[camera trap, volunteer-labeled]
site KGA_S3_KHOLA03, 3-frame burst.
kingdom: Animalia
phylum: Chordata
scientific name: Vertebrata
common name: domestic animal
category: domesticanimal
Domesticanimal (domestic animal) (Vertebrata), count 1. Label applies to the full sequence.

What needs to be done: Please write out, exactly as they appear, the lines from the one containing "scientific name: Vertebrata" through the last line of the records above, and nothing more.

Response box:
scientific name: Vertebrata
common name: domestic animal
category: domesticanimal
Domesticanimal (domestic animal) (Vertebrata), count 1. Label applies to the full sequence.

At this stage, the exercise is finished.